ALLEY CHAT with Antóin Ó Braoin 16.3.14

 ALLEY CHAT with Antóin Ó Braoin




The best in Leinster but not the best in Ireland! It used to be the same thing but not any longer. That is the unpalatable truth facing the handballers of Wexford following last weekend’s disappointing results in the All Ireland 40×20 semi-finals against Ulster, which resulted in six defeats from six matches involving both adult and juvenile players.

                The ancient domination of our northern neighbours by the counties of Leinster at this stage of the championships no longer applies and indeed few relish the task of taking on these 40×20 specialists at this or any other stage of the championship. In some quarters the lack of commitment by many of the Ulster counties to our traditional 60×30 code (many of them do not take part) is seen as conferring an advantage as they can play 40×20 handball all year round, while the other three provinces divide their attention between 40×20 in winter and 60×30 in the summer. And indeed with 40×20 requiring such different skill sets there may be some merit in that argument but I suggest that any analysis of why they are producing better players than us needs be more wide ranging than merely accepting the mantra that playing 40×20 handball for longer periods of time makes them better than the rest of us. In any event that argument is somewhat diluted when the national stats for 2012 and 2013 are viewed, as they show Munster winning seven of the sixteen All Ireland 40×20 boys singles and doubles titles during that period, followed by Ulster with six.  By comparison Leinster managed only two titles and neither came to Wexford. Interestingly though, when the 60×30 stats from the same period are compared they show Leinster on top with seven titles so clearly it’s as important to look as carefully at why others are doing better in the 40×20 winter and spring game, as it is to see what is keeping us ahead in the summertime 60×30 court.

Notwithstanding the above, all agree that the standard continues to rise within Wexford and while it may not always be reflected in the number of All Ireland titles we win, there is no doubt that as far as juvenile handball is concerned we have made considerable progress in the past five years in particular. The recent Leinster singles and doubles wins by our under 12s and under 13s could not be tested in terms of national significance as these age groups only progress to provincial level, but opinion across the board is that these are a special bunch of players, who, with the proper coaching, will match the very best from elsewhere in Ireland.
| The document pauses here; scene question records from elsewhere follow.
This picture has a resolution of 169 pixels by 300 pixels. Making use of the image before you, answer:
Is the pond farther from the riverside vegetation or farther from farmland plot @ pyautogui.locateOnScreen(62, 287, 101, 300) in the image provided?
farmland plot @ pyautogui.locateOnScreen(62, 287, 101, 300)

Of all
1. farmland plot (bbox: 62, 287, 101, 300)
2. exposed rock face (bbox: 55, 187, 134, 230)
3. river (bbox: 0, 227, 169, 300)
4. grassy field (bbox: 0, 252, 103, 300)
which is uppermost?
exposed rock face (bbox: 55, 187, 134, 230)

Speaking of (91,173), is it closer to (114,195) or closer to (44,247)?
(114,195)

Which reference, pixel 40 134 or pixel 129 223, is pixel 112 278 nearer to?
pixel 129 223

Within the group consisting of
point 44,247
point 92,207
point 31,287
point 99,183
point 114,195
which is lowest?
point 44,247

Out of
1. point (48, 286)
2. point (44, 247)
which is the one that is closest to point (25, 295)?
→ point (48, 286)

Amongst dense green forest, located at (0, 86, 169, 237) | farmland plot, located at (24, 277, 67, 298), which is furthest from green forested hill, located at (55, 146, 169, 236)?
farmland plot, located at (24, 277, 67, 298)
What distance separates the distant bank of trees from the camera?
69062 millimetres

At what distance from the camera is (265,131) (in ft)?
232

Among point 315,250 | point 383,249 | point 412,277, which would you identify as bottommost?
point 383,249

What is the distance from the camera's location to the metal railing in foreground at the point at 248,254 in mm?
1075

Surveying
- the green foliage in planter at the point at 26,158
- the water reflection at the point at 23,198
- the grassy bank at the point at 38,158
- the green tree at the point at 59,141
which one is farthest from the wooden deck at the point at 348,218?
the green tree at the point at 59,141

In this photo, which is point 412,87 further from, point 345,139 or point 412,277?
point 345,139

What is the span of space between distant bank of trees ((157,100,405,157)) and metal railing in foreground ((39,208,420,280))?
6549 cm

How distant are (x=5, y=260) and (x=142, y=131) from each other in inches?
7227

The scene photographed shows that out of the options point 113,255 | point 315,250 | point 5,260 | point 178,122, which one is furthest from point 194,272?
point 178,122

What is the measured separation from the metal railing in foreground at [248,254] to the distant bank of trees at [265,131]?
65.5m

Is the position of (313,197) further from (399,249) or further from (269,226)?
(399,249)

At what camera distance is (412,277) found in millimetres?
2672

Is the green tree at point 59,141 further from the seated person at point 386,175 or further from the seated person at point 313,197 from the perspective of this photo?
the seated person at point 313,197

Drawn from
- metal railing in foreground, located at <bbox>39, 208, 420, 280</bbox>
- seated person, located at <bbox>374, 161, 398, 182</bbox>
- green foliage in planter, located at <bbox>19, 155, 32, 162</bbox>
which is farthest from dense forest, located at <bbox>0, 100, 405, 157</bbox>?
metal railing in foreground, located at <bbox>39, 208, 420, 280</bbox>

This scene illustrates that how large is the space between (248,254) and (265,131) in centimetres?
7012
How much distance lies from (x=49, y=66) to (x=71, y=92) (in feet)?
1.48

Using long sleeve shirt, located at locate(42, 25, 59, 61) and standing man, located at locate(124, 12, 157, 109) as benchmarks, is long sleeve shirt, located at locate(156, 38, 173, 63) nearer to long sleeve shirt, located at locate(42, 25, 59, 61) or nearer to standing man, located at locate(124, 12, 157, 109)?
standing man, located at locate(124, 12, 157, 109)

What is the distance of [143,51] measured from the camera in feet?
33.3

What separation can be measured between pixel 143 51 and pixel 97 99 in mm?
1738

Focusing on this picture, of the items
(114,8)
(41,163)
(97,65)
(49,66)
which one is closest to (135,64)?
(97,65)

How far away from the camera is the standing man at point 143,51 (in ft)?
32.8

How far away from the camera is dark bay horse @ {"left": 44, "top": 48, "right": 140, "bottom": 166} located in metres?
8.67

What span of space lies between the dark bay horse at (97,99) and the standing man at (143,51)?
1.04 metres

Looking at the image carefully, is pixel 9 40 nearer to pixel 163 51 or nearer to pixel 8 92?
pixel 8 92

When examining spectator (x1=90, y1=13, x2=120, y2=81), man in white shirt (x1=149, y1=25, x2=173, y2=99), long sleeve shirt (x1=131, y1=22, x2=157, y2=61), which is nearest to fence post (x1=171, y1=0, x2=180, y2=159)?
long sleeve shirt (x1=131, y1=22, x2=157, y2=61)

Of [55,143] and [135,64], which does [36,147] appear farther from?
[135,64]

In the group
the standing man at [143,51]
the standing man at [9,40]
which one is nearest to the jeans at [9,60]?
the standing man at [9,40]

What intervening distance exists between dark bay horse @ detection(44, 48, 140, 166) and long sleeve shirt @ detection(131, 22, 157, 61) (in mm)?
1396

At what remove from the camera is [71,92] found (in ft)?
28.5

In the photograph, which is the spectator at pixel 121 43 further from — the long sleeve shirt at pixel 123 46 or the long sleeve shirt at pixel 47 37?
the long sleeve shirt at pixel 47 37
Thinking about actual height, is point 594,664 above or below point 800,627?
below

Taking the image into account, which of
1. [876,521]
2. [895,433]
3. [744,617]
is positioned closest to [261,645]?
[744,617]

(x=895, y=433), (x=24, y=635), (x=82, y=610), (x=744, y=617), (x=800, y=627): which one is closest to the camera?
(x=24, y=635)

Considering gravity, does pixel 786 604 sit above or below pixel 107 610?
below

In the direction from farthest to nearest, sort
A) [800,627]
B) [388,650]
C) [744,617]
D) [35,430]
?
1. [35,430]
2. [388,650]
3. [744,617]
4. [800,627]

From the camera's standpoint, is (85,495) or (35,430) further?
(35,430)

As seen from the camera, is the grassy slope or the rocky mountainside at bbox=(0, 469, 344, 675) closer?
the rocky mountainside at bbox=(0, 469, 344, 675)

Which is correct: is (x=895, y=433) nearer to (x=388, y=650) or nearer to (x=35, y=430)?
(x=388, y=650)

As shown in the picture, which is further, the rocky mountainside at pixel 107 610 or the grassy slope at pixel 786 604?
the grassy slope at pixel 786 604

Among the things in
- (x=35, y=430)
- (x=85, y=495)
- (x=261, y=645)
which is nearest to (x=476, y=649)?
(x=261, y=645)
Their first test as a group will come on Friday next when they take on either Carlow or Kildare at Borris in the Leinster under 12/13 team of six championship.

                Patrick Boland and Anthony Butler made the long trip to Beragh, Tyrone on Saturday to take on Aaron & Ryan Mohan, Monaghan in the boys under 15 doubles but they were never in the match with a chance as they went down to a well drilled pairing on a scoreline of 15-2, 15-8. It was a disappointing outcome for the Templeudigan/Ballyhogue partnership but they do have the provincial championship to console them and they know they can play so much better than this.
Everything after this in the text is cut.